• [What is asked] Copy exactly the lines from the "In this photograph, which" line to the end, both included, and nothing else.

>> BEGIN Material for the task

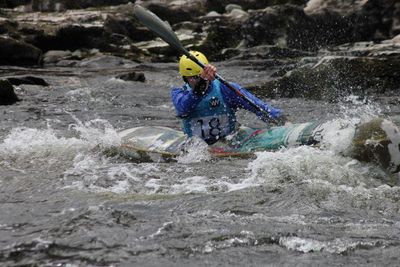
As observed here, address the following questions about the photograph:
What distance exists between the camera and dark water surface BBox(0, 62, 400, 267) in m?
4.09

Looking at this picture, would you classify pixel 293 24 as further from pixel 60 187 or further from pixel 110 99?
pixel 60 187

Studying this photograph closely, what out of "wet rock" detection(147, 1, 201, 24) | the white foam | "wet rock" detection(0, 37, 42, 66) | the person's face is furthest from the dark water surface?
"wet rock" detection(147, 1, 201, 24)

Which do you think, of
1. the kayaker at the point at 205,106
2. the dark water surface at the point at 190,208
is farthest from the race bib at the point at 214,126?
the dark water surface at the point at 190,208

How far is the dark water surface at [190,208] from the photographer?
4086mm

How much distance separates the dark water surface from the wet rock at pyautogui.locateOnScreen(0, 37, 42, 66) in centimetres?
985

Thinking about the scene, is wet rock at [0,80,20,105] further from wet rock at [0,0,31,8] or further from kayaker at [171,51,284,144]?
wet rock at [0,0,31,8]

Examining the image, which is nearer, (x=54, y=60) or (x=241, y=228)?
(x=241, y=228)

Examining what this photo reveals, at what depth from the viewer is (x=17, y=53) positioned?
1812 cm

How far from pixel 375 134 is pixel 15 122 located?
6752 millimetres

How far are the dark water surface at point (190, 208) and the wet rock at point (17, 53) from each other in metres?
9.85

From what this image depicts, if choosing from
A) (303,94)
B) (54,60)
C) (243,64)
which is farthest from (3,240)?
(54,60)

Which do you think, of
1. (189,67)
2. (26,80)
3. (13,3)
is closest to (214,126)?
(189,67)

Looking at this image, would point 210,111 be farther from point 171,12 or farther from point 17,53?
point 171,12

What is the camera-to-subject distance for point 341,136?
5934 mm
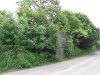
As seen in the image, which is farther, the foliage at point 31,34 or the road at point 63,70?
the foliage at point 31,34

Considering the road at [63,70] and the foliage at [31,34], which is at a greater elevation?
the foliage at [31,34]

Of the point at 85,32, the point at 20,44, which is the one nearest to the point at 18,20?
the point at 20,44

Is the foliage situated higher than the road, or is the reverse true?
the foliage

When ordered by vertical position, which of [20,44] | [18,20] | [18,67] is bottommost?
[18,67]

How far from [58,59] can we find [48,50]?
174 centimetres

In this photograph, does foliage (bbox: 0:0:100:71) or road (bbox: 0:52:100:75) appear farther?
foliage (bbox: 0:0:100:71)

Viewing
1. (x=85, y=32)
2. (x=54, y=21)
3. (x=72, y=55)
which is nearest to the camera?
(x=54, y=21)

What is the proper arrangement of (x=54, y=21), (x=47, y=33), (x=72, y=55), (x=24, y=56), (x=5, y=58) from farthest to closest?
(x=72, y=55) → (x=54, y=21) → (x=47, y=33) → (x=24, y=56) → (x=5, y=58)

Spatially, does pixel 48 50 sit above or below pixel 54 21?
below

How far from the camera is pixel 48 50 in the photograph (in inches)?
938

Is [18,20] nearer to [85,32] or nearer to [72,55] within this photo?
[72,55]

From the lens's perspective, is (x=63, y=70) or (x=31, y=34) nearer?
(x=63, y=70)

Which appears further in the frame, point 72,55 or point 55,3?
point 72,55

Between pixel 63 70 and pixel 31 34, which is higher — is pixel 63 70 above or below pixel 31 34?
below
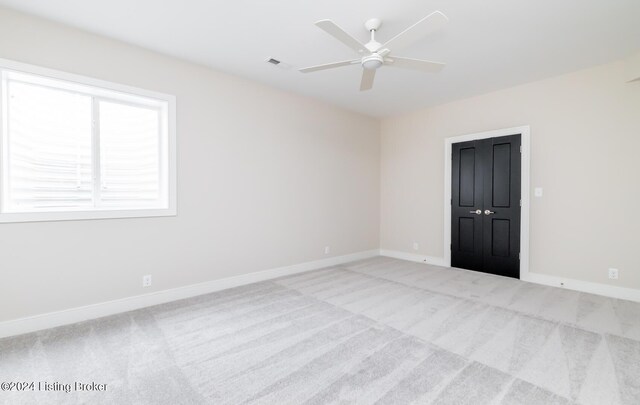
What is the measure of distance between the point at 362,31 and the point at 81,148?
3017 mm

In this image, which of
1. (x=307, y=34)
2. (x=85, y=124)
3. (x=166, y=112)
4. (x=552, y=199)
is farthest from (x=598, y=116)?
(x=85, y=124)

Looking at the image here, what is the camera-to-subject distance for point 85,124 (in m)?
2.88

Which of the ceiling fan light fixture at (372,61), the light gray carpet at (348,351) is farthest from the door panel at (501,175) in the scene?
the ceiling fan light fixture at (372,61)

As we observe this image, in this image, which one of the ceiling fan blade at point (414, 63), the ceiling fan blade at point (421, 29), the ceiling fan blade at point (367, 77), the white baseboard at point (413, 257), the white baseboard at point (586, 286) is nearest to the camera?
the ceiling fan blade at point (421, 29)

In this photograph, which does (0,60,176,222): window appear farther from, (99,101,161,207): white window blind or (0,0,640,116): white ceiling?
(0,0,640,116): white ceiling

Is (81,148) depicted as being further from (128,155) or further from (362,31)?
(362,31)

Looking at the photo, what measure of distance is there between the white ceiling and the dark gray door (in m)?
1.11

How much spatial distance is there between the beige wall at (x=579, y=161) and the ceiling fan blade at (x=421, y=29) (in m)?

>> END Material for the task

• [Reply to the exercise]
In this photograph, which does (0,60,176,222): window appear farther from, (99,101,161,207): white window blind or (0,0,640,116): white ceiling?
(0,0,640,116): white ceiling

Is (81,148) depicted as being further from (128,155) or further from (362,31)?
(362,31)

Looking at the photo, what measure of distance is there between the white ceiling and the dark gray door (in m)?
1.11

How much spatial distance is there between the beige wall at (x=579, y=161) and the ceiling fan blade at (x=421, y=29) (in m)?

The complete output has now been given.